**Problem description**
Give again, word for word, each line of the data from the first through the one containing "Jasper Hagenaar, Untitled". Pictures stay out.

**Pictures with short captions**
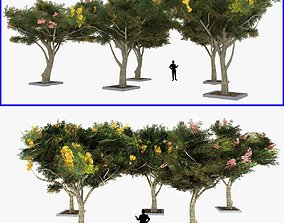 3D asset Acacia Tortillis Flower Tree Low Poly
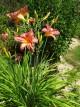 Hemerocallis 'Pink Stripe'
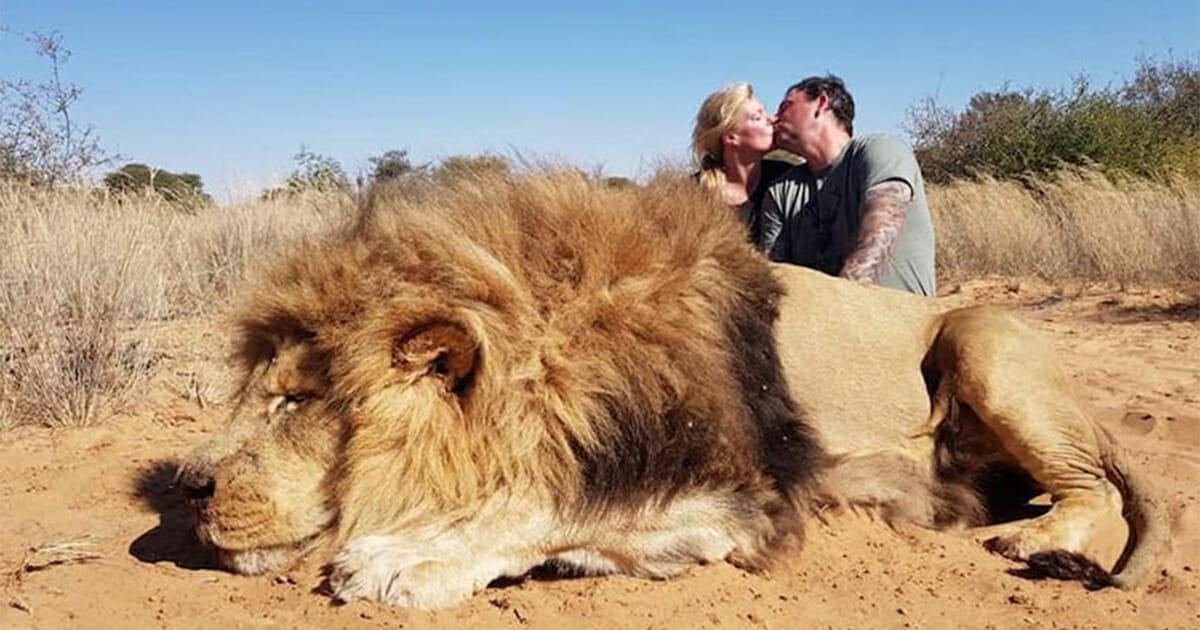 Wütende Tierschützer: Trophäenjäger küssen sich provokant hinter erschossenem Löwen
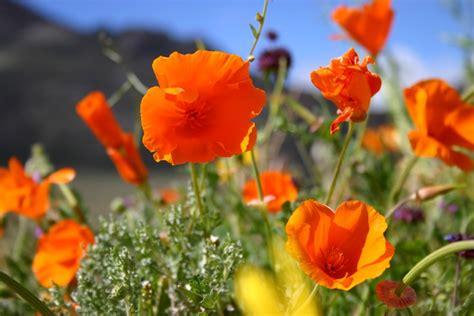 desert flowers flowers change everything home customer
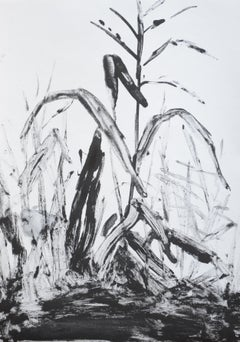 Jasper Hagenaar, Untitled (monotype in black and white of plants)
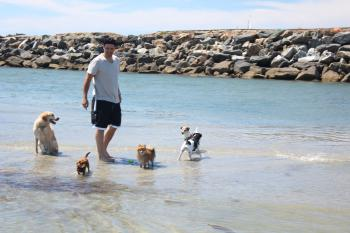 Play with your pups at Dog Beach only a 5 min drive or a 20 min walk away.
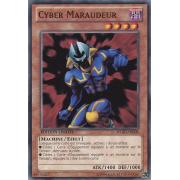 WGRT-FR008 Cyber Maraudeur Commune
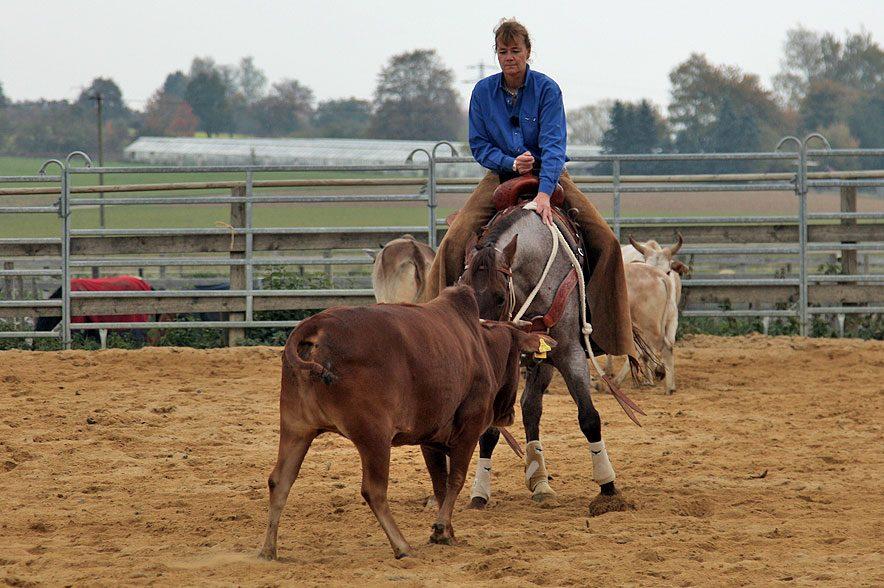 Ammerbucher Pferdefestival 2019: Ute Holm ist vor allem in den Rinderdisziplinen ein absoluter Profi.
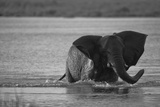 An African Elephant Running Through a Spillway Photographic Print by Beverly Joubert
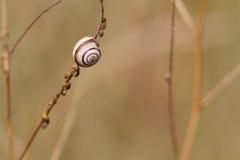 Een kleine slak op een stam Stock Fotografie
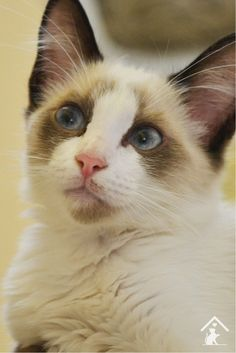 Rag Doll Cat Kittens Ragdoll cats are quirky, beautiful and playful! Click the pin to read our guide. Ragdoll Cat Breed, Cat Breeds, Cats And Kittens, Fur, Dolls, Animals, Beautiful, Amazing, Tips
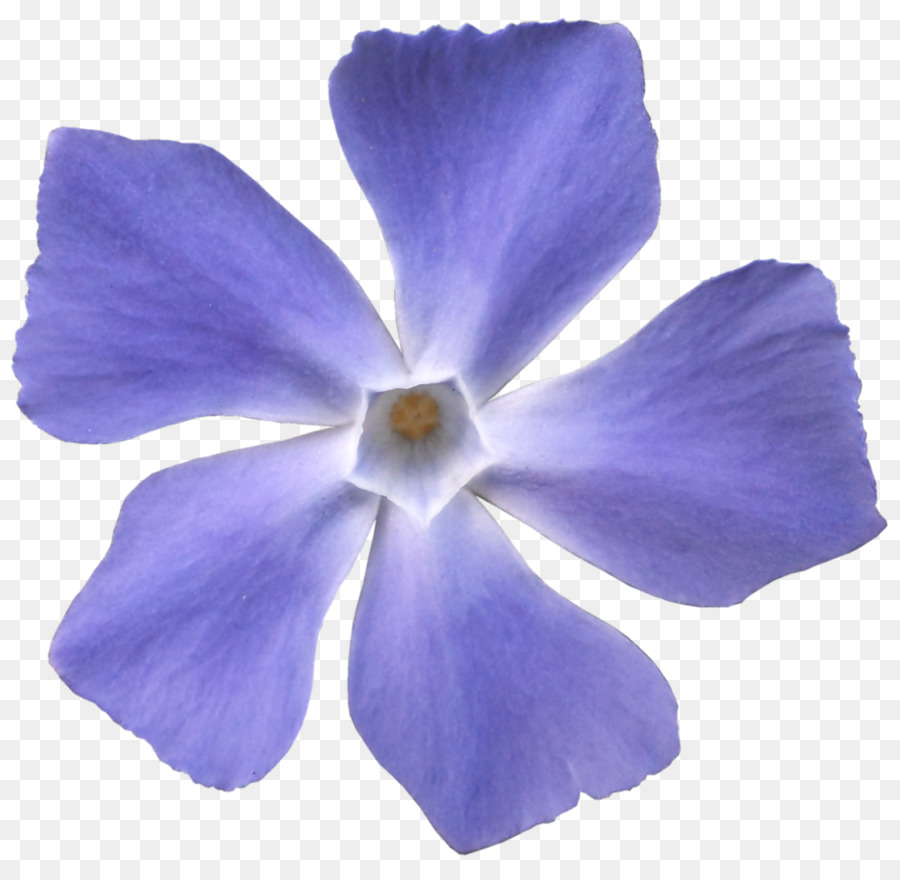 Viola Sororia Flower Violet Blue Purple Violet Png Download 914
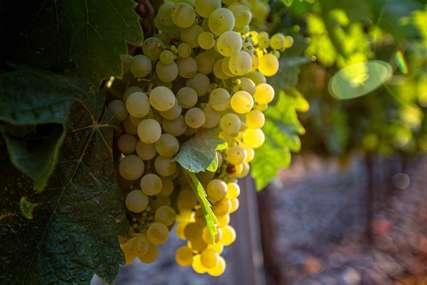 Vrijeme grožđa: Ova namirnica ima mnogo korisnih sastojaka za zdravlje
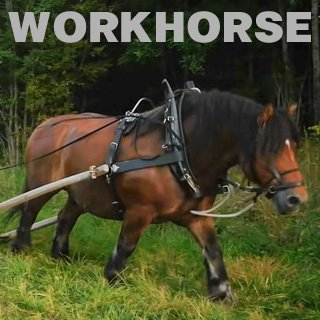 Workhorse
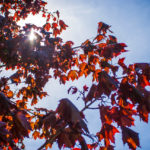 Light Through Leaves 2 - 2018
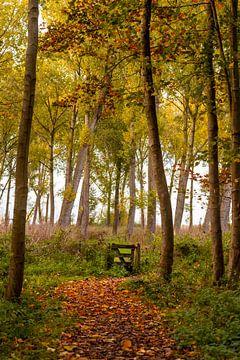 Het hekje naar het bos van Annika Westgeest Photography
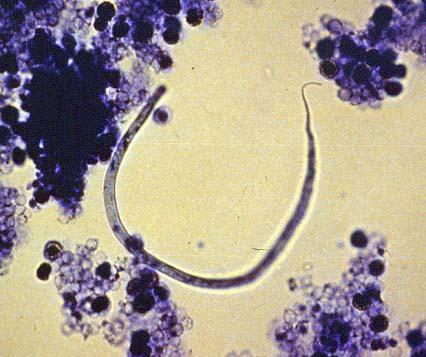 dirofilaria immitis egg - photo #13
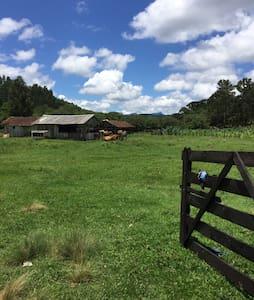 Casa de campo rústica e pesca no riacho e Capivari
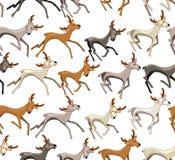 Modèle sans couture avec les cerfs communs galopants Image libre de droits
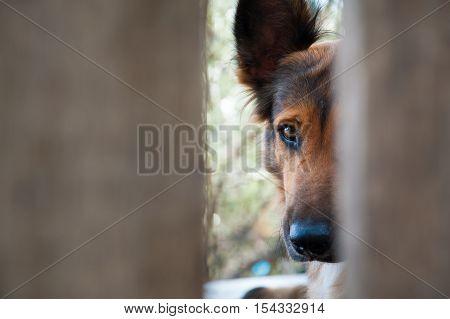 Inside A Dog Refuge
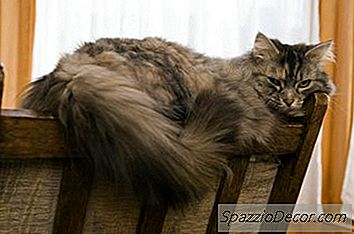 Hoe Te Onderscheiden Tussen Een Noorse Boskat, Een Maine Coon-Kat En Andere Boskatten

**Task solution**
 3D asset Acacia Tortillis Flower Tree Low Poly
 Hemerocallis 'Pink Stripe'
 Wütende Tierschützer: Trophäenjäger küssen sich provokant hinter erschossenem Löwen
 desert flowers flowers change everything home customer
 Jasper Hagenaar, Untitled (monotype in black and white of plants)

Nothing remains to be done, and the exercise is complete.